The study of the evolution of international cooperation for development in the United Nations (UN) system from 1946 to 2000 reveals that political and ideological contradictions and priorities exerted significant influence on the system’s construction, creating barriers to negotiating resolutions and forging decisions and constraining progress in development cooperation.

This article reviews the USSR’s initiatives and positions on concrete areas of cooperation, drawing on an analysis of the resolutions and records of the meetings of the UN General Assembly (GA) and the Economic and Social Council (ECOSOC). It highlights the main trends and cases reflecting the Soviet Union’s priorities and its role in the evolution of cooperation for development under UN auspices.

Content analysis of meeting records helps to trace the official positions of delegations, problems in advancing cooperation, opportunities for building coalitions, difficulties forging compromises and constraints stemming from the failure to pursue an integrated and comprehensive approach to the resolution of development and international financial/economic problems.

The USSR actively contributed to deliberations and decision-making on a wide range of cooperation for development issues, promoting the primacy of the principles of national policy, developing countries’ sovereignty over their natural resources and the right of their exploitation, development of countries’ economic potential through support for industrialization, technology transfer, agricultural and national cadre development, and the creation of the necessary external conditions for the mobilization of developing countries’ own resources.
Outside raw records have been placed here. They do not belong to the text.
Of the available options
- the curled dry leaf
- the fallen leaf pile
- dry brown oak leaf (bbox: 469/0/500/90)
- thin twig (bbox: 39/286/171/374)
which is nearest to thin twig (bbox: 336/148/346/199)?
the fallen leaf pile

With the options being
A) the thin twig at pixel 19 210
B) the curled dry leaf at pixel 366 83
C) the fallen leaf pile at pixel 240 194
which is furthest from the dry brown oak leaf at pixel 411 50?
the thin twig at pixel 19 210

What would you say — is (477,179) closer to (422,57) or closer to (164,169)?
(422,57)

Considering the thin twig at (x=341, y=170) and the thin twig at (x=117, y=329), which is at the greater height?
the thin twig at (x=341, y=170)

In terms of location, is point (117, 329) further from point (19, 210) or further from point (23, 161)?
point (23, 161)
These principles, the pursuit of change in the international balance of economic power and the drive for an expansion of influence defined the Soviet Union’s initiatives and its support for developing countries on such issues as global negotiations aimed at the establishment of a new international economic order as proposed by the Group of 77 (G77) — this call was blocked by the Group of 7 (G7) using the Versailles formula to safeguard the independence of the specialized agencies. 

Inability to allocate substantial amounts of funding significantly weakened the USSR’s influence on decisions defining the parameters of development support mechanisms. Telling examples include the failure to promote the establishment of the UN capital development fund or to counter the assertion of the dollar monopoly in the UN cooperation for development system.
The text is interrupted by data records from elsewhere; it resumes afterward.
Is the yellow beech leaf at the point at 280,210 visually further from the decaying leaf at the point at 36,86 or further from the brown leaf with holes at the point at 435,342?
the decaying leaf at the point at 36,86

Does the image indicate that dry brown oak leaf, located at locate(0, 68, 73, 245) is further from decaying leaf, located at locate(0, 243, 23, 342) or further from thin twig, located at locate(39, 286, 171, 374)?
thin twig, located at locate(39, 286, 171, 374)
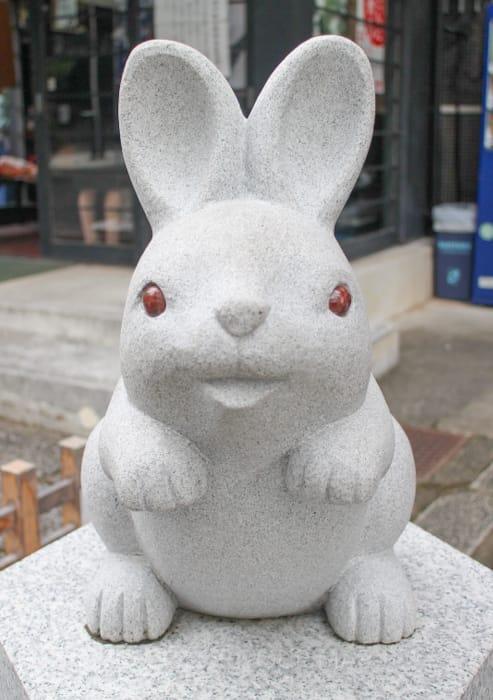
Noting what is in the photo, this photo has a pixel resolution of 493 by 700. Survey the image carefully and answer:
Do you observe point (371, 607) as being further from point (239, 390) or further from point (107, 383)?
point (107, 383)

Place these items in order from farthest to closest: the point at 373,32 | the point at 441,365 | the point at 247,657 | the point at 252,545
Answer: the point at 373,32 < the point at 441,365 < the point at 247,657 < the point at 252,545

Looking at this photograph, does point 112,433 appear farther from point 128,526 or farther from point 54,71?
point 54,71

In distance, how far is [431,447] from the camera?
439 cm

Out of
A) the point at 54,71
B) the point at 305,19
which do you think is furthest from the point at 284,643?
the point at 54,71

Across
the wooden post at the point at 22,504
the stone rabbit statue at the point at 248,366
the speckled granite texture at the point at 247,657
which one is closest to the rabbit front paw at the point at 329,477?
the stone rabbit statue at the point at 248,366

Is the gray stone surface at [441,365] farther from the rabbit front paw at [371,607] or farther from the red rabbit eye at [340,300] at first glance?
the red rabbit eye at [340,300]

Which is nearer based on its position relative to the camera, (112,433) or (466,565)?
(112,433)

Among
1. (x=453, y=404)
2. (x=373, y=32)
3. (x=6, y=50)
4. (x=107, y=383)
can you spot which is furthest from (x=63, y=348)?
(x=6, y=50)

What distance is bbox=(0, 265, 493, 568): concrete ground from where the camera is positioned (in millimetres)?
3811

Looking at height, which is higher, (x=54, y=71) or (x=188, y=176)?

The solidarity of the USSR and the U.S. with their respective allies frequently led to opposition on issues which did not contradict either of the opponents’ interests. A case in point is the struggle around the participation of the German Democratic Republic and the Federal Republic of Germany in the UN conference on human environment in Stockholm.
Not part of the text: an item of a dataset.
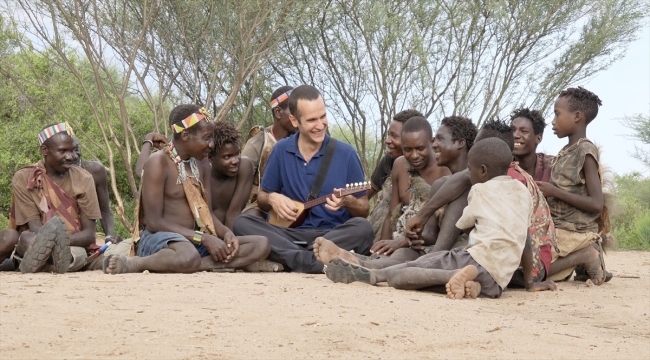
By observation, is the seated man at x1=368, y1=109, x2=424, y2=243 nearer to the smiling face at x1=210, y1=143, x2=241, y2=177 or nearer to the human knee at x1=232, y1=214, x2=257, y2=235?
the human knee at x1=232, y1=214, x2=257, y2=235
Distrust and tough opposition caused multiple lost opportunities, including a chance to generate additional resources for development through the conversion of resources released by disarmament to peaceful needs.

At the end of the 1990s, following the economic crises of the previous decades, a series of external debt crises and assessment of accumulated data on aid effectiveness and donor fatigue, the principles promoted by the USSR in the first decades of cooperation for development were reflected in the Agenda for Development and the Millennium Declaration.

Citation:

Larionova M. (2019) The Soviet Union in the United Nations Development System.  International Organisations Research Journal, vol. 14, no 1, pp. 145-163 (in English). DOI: 10.17323/1996-7845-2019-01-09.